** START READING TEXT **

No beating about the bush this time, I’ll just spit out what I have to say:
There is no reason to embed DTM staging libraries anywhere, like, ever!
I don’t actually think this is controversial, more of an example of what I heard a colleague say the other day: “common sense” and “common practice” are not the same thing. Indeed.
It is common sense that you should only ever use the production embed code for your DTM Web Property, but it is common practice to embed staging libraries anyway. Please don’t!
Maybe it isn’t as common sense as I think, so here are my reasons:
Reason #1 — When someone embeds staging libraries on a site (maybe a dev, staging or UA site), then I am unable to test my current tracking on that site, unless I have not changed anything in DTM since the last publish. How likely is that? Unlikely.
Those are two good reasons, and I’m sure there are others. On the other hand, I have not seen a single good reason to embed staging libraries.
And yes, reason #1 is less deadly then it looks. With the right tools (Charles), you can work around it. But why should you have to?
Doing it the right way
So the correct way to handle this is to always use the production embed code, whether that is for the Akamai-hosted or self-hosted libraries.
Some people need to actually look at the unpublished stuff in DTM, though.
That is not a problem at all.
Analytics people — I am prepared to bet that they know how to use either the DTM Switch plugin or Jim Gordon’s DTM Cheat Sheet and can therefore effortlessly switch over to DTM staging libraries for themselves.
And that’s it, likely.
Some specific content for those of you working on web sites based on AEM, the Adobe Experience Manager.
The DTM Cloud Service has a tick box that you should tick. This one:
This screenshot shows the correct state of that box: ticked.
(To be honest, the DTM Cloud Service should allow us to treat Author differently, i.e. deploy a different DTM Web Property on Author, because there is a fundamental difference between the published site (Visitors! Doing things!) and Author (your colleagues, generating and managing content), and the tracking should therefore be totally different. I’m sure we’ll have that at some point.)
Your Analytics colleagues will almost always work on the current live site.
Do not be surprised if they never ask you where the dev / staging / UA site is, they simply don’t need those.
They’ll happily head to the production site, switch DTM to staging, and hack away.
The only exception to that is when there is a bigger change coming and you tell them before go-live. In that case, they will go to your dev or staging site and work on their DTM setup, but they can still switch to DTM staging themselves, so that is not an argument for embedding staging libraries.
13 thoughts on “Always deploy DTM production libraries”
There is one reason.
If you use Staging, you have this nice out-of-the-box handling of Reporting Suite ID assignment that is driven by the application itself.

** END READING TEXT **
** START EXTRACTED ENTRIES **

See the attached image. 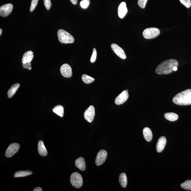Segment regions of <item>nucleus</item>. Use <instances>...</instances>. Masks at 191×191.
<instances>
[{
  "mask_svg": "<svg viewBox=\"0 0 191 191\" xmlns=\"http://www.w3.org/2000/svg\"><path fill=\"white\" fill-rule=\"evenodd\" d=\"M179 66L178 61L174 59H169L163 61L158 65L156 69L157 74H167L171 73L173 71V68L175 66Z\"/></svg>",
  "mask_w": 191,
  "mask_h": 191,
  "instance_id": "obj_1",
  "label": "nucleus"
},
{
  "mask_svg": "<svg viewBox=\"0 0 191 191\" xmlns=\"http://www.w3.org/2000/svg\"><path fill=\"white\" fill-rule=\"evenodd\" d=\"M173 101L180 106L191 104V89L186 90L177 94L173 98Z\"/></svg>",
  "mask_w": 191,
  "mask_h": 191,
  "instance_id": "obj_2",
  "label": "nucleus"
},
{
  "mask_svg": "<svg viewBox=\"0 0 191 191\" xmlns=\"http://www.w3.org/2000/svg\"><path fill=\"white\" fill-rule=\"evenodd\" d=\"M58 39L60 42L63 44L73 43L74 38L72 35L62 29H60L57 32Z\"/></svg>",
  "mask_w": 191,
  "mask_h": 191,
  "instance_id": "obj_3",
  "label": "nucleus"
},
{
  "mask_svg": "<svg viewBox=\"0 0 191 191\" xmlns=\"http://www.w3.org/2000/svg\"><path fill=\"white\" fill-rule=\"evenodd\" d=\"M70 181L72 185L76 188H80L83 184L82 176L78 172L72 173L71 176Z\"/></svg>",
  "mask_w": 191,
  "mask_h": 191,
  "instance_id": "obj_4",
  "label": "nucleus"
},
{
  "mask_svg": "<svg viewBox=\"0 0 191 191\" xmlns=\"http://www.w3.org/2000/svg\"><path fill=\"white\" fill-rule=\"evenodd\" d=\"M160 33L159 29L155 27H150L144 30L143 35L146 39H152L158 37Z\"/></svg>",
  "mask_w": 191,
  "mask_h": 191,
  "instance_id": "obj_5",
  "label": "nucleus"
},
{
  "mask_svg": "<svg viewBox=\"0 0 191 191\" xmlns=\"http://www.w3.org/2000/svg\"><path fill=\"white\" fill-rule=\"evenodd\" d=\"M20 147V145L18 143L11 144L6 150V157L10 158L13 156L19 151Z\"/></svg>",
  "mask_w": 191,
  "mask_h": 191,
  "instance_id": "obj_6",
  "label": "nucleus"
},
{
  "mask_svg": "<svg viewBox=\"0 0 191 191\" xmlns=\"http://www.w3.org/2000/svg\"><path fill=\"white\" fill-rule=\"evenodd\" d=\"M95 114V109L93 106H90L86 110L84 113L85 119L89 122H93Z\"/></svg>",
  "mask_w": 191,
  "mask_h": 191,
  "instance_id": "obj_7",
  "label": "nucleus"
},
{
  "mask_svg": "<svg viewBox=\"0 0 191 191\" xmlns=\"http://www.w3.org/2000/svg\"><path fill=\"white\" fill-rule=\"evenodd\" d=\"M13 8V6L8 3L1 6L0 8V15L3 17H7L11 14Z\"/></svg>",
  "mask_w": 191,
  "mask_h": 191,
  "instance_id": "obj_8",
  "label": "nucleus"
},
{
  "mask_svg": "<svg viewBox=\"0 0 191 191\" xmlns=\"http://www.w3.org/2000/svg\"><path fill=\"white\" fill-rule=\"evenodd\" d=\"M107 153L104 150H101L97 155L95 163L97 166L101 165L104 163L107 158Z\"/></svg>",
  "mask_w": 191,
  "mask_h": 191,
  "instance_id": "obj_9",
  "label": "nucleus"
},
{
  "mask_svg": "<svg viewBox=\"0 0 191 191\" xmlns=\"http://www.w3.org/2000/svg\"><path fill=\"white\" fill-rule=\"evenodd\" d=\"M111 47L113 51L120 58L122 59H126L127 56H126L124 50L121 48L120 47L119 45L116 44H113L111 45Z\"/></svg>",
  "mask_w": 191,
  "mask_h": 191,
  "instance_id": "obj_10",
  "label": "nucleus"
},
{
  "mask_svg": "<svg viewBox=\"0 0 191 191\" xmlns=\"http://www.w3.org/2000/svg\"><path fill=\"white\" fill-rule=\"evenodd\" d=\"M61 74L64 77L70 78L72 75V68L69 64H64L60 68Z\"/></svg>",
  "mask_w": 191,
  "mask_h": 191,
  "instance_id": "obj_11",
  "label": "nucleus"
},
{
  "mask_svg": "<svg viewBox=\"0 0 191 191\" xmlns=\"http://www.w3.org/2000/svg\"><path fill=\"white\" fill-rule=\"evenodd\" d=\"M129 94L127 91L125 90L116 97L115 102L116 105H120L125 102L129 98Z\"/></svg>",
  "mask_w": 191,
  "mask_h": 191,
  "instance_id": "obj_12",
  "label": "nucleus"
},
{
  "mask_svg": "<svg viewBox=\"0 0 191 191\" xmlns=\"http://www.w3.org/2000/svg\"><path fill=\"white\" fill-rule=\"evenodd\" d=\"M127 12V9L126 3L121 2L118 8V15L120 18L122 19L125 17Z\"/></svg>",
  "mask_w": 191,
  "mask_h": 191,
  "instance_id": "obj_13",
  "label": "nucleus"
},
{
  "mask_svg": "<svg viewBox=\"0 0 191 191\" xmlns=\"http://www.w3.org/2000/svg\"><path fill=\"white\" fill-rule=\"evenodd\" d=\"M166 143V139L164 136H162L158 139L156 144V149L158 153H161L165 148Z\"/></svg>",
  "mask_w": 191,
  "mask_h": 191,
  "instance_id": "obj_14",
  "label": "nucleus"
},
{
  "mask_svg": "<svg viewBox=\"0 0 191 191\" xmlns=\"http://www.w3.org/2000/svg\"><path fill=\"white\" fill-rule=\"evenodd\" d=\"M33 53L31 51H29L24 53L23 56L22 62V64L30 62L33 59Z\"/></svg>",
  "mask_w": 191,
  "mask_h": 191,
  "instance_id": "obj_15",
  "label": "nucleus"
},
{
  "mask_svg": "<svg viewBox=\"0 0 191 191\" xmlns=\"http://www.w3.org/2000/svg\"><path fill=\"white\" fill-rule=\"evenodd\" d=\"M38 151L40 155L43 156H46L48 152L43 141L40 140L38 143Z\"/></svg>",
  "mask_w": 191,
  "mask_h": 191,
  "instance_id": "obj_16",
  "label": "nucleus"
},
{
  "mask_svg": "<svg viewBox=\"0 0 191 191\" xmlns=\"http://www.w3.org/2000/svg\"><path fill=\"white\" fill-rule=\"evenodd\" d=\"M75 165L77 168L80 170L84 171L86 169V163L84 158H79L75 161Z\"/></svg>",
  "mask_w": 191,
  "mask_h": 191,
  "instance_id": "obj_17",
  "label": "nucleus"
},
{
  "mask_svg": "<svg viewBox=\"0 0 191 191\" xmlns=\"http://www.w3.org/2000/svg\"><path fill=\"white\" fill-rule=\"evenodd\" d=\"M143 136L147 142L151 141L153 138V134L151 129L148 127L145 128L143 129Z\"/></svg>",
  "mask_w": 191,
  "mask_h": 191,
  "instance_id": "obj_18",
  "label": "nucleus"
},
{
  "mask_svg": "<svg viewBox=\"0 0 191 191\" xmlns=\"http://www.w3.org/2000/svg\"><path fill=\"white\" fill-rule=\"evenodd\" d=\"M20 87V84H19L17 83L13 85L8 92V98H12L15 94V93L17 90Z\"/></svg>",
  "mask_w": 191,
  "mask_h": 191,
  "instance_id": "obj_19",
  "label": "nucleus"
},
{
  "mask_svg": "<svg viewBox=\"0 0 191 191\" xmlns=\"http://www.w3.org/2000/svg\"><path fill=\"white\" fill-rule=\"evenodd\" d=\"M119 182L122 187L125 188L127 187V178L125 173H122L120 175Z\"/></svg>",
  "mask_w": 191,
  "mask_h": 191,
  "instance_id": "obj_20",
  "label": "nucleus"
},
{
  "mask_svg": "<svg viewBox=\"0 0 191 191\" xmlns=\"http://www.w3.org/2000/svg\"><path fill=\"white\" fill-rule=\"evenodd\" d=\"M164 116L167 120L171 121L177 120L179 118L178 115L174 113H166L165 114Z\"/></svg>",
  "mask_w": 191,
  "mask_h": 191,
  "instance_id": "obj_21",
  "label": "nucleus"
},
{
  "mask_svg": "<svg viewBox=\"0 0 191 191\" xmlns=\"http://www.w3.org/2000/svg\"><path fill=\"white\" fill-rule=\"evenodd\" d=\"M53 112L57 115L62 117L64 115V110L63 107L61 105H58L55 107L53 109Z\"/></svg>",
  "mask_w": 191,
  "mask_h": 191,
  "instance_id": "obj_22",
  "label": "nucleus"
},
{
  "mask_svg": "<svg viewBox=\"0 0 191 191\" xmlns=\"http://www.w3.org/2000/svg\"><path fill=\"white\" fill-rule=\"evenodd\" d=\"M32 174V172L30 171H19L17 172L14 174L15 177H26Z\"/></svg>",
  "mask_w": 191,
  "mask_h": 191,
  "instance_id": "obj_23",
  "label": "nucleus"
},
{
  "mask_svg": "<svg viewBox=\"0 0 191 191\" xmlns=\"http://www.w3.org/2000/svg\"><path fill=\"white\" fill-rule=\"evenodd\" d=\"M82 81L87 84H90L93 82L95 80V79L90 76L87 75L86 74H83L82 76Z\"/></svg>",
  "mask_w": 191,
  "mask_h": 191,
  "instance_id": "obj_24",
  "label": "nucleus"
},
{
  "mask_svg": "<svg viewBox=\"0 0 191 191\" xmlns=\"http://www.w3.org/2000/svg\"><path fill=\"white\" fill-rule=\"evenodd\" d=\"M181 187L183 189L188 190H191V180H187L181 184Z\"/></svg>",
  "mask_w": 191,
  "mask_h": 191,
  "instance_id": "obj_25",
  "label": "nucleus"
},
{
  "mask_svg": "<svg viewBox=\"0 0 191 191\" xmlns=\"http://www.w3.org/2000/svg\"><path fill=\"white\" fill-rule=\"evenodd\" d=\"M39 0H32L31 6H30V10L32 12L35 10L37 7L38 2Z\"/></svg>",
  "mask_w": 191,
  "mask_h": 191,
  "instance_id": "obj_26",
  "label": "nucleus"
},
{
  "mask_svg": "<svg viewBox=\"0 0 191 191\" xmlns=\"http://www.w3.org/2000/svg\"><path fill=\"white\" fill-rule=\"evenodd\" d=\"M90 3L87 0H83L81 1L80 4L82 8L86 9L90 5Z\"/></svg>",
  "mask_w": 191,
  "mask_h": 191,
  "instance_id": "obj_27",
  "label": "nucleus"
},
{
  "mask_svg": "<svg viewBox=\"0 0 191 191\" xmlns=\"http://www.w3.org/2000/svg\"><path fill=\"white\" fill-rule=\"evenodd\" d=\"M179 1L182 4L184 5L188 8H189L191 6L190 0H179Z\"/></svg>",
  "mask_w": 191,
  "mask_h": 191,
  "instance_id": "obj_28",
  "label": "nucleus"
},
{
  "mask_svg": "<svg viewBox=\"0 0 191 191\" xmlns=\"http://www.w3.org/2000/svg\"><path fill=\"white\" fill-rule=\"evenodd\" d=\"M97 57V51L95 48H93V54H92L91 58L90 61L91 63H93L96 60Z\"/></svg>",
  "mask_w": 191,
  "mask_h": 191,
  "instance_id": "obj_29",
  "label": "nucleus"
},
{
  "mask_svg": "<svg viewBox=\"0 0 191 191\" xmlns=\"http://www.w3.org/2000/svg\"><path fill=\"white\" fill-rule=\"evenodd\" d=\"M44 4L45 8L48 10H49L51 7V0H44Z\"/></svg>",
  "mask_w": 191,
  "mask_h": 191,
  "instance_id": "obj_30",
  "label": "nucleus"
},
{
  "mask_svg": "<svg viewBox=\"0 0 191 191\" xmlns=\"http://www.w3.org/2000/svg\"><path fill=\"white\" fill-rule=\"evenodd\" d=\"M147 1V0H138V5L141 8L144 9L145 7Z\"/></svg>",
  "mask_w": 191,
  "mask_h": 191,
  "instance_id": "obj_31",
  "label": "nucleus"
},
{
  "mask_svg": "<svg viewBox=\"0 0 191 191\" xmlns=\"http://www.w3.org/2000/svg\"><path fill=\"white\" fill-rule=\"evenodd\" d=\"M31 66V64L30 62H28L23 64V66L25 69H28L30 68Z\"/></svg>",
  "mask_w": 191,
  "mask_h": 191,
  "instance_id": "obj_32",
  "label": "nucleus"
},
{
  "mask_svg": "<svg viewBox=\"0 0 191 191\" xmlns=\"http://www.w3.org/2000/svg\"><path fill=\"white\" fill-rule=\"evenodd\" d=\"M42 191V189L41 188H40V187H39L35 188V189H34V190H33V191Z\"/></svg>",
  "mask_w": 191,
  "mask_h": 191,
  "instance_id": "obj_33",
  "label": "nucleus"
},
{
  "mask_svg": "<svg viewBox=\"0 0 191 191\" xmlns=\"http://www.w3.org/2000/svg\"><path fill=\"white\" fill-rule=\"evenodd\" d=\"M70 1L72 4L74 5H76L77 4L78 0H70Z\"/></svg>",
  "mask_w": 191,
  "mask_h": 191,
  "instance_id": "obj_34",
  "label": "nucleus"
},
{
  "mask_svg": "<svg viewBox=\"0 0 191 191\" xmlns=\"http://www.w3.org/2000/svg\"><path fill=\"white\" fill-rule=\"evenodd\" d=\"M177 67H176V66H175V67H174V68H173V71H177Z\"/></svg>",
  "mask_w": 191,
  "mask_h": 191,
  "instance_id": "obj_35",
  "label": "nucleus"
},
{
  "mask_svg": "<svg viewBox=\"0 0 191 191\" xmlns=\"http://www.w3.org/2000/svg\"><path fill=\"white\" fill-rule=\"evenodd\" d=\"M2 30L1 28L0 29V35H1V34H2Z\"/></svg>",
  "mask_w": 191,
  "mask_h": 191,
  "instance_id": "obj_36",
  "label": "nucleus"
},
{
  "mask_svg": "<svg viewBox=\"0 0 191 191\" xmlns=\"http://www.w3.org/2000/svg\"><path fill=\"white\" fill-rule=\"evenodd\" d=\"M28 69H29V70H31V69H32V67H30V68H29Z\"/></svg>",
  "mask_w": 191,
  "mask_h": 191,
  "instance_id": "obj_37",
  "label": "nucleus"
},
{
  "mask_svg": "<svg viewBox=\"0 0 191 191\" xmlns=\"http://www.w3.org/2000/svg\"><path fill=\"white\" fill-rule=\"evenodd\" d=\"M87 1H89V2L90 3V0H87Z\"/></svg>",
  "mask_w": 191,
  "mask_h": 191,
  "instance_id": "obj_38",
  "label": "nucleus"
}]
</instances>
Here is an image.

** END EXTRACTED ENTRIES **

- EXERCISE TASK
Rewrite the part of the post on DTM staging libraries that begins at the words "They’ll happily head" and stops after "embedding staging libraries.", putting "live site" in place of "production site". The records have no connection to the post on DTM staging libraries.

- WORKED ANSWER
They’ll happily head to the live site, switch DTM to staging, and hack away.
The only exception to that is when there is a bigger change coming and you tell them before go-live. In that case, they will go to your dev or staging site and work on their DTM setup, but they can still switch to DTM staging themselves, so that is not an argument for embedding staging libraries.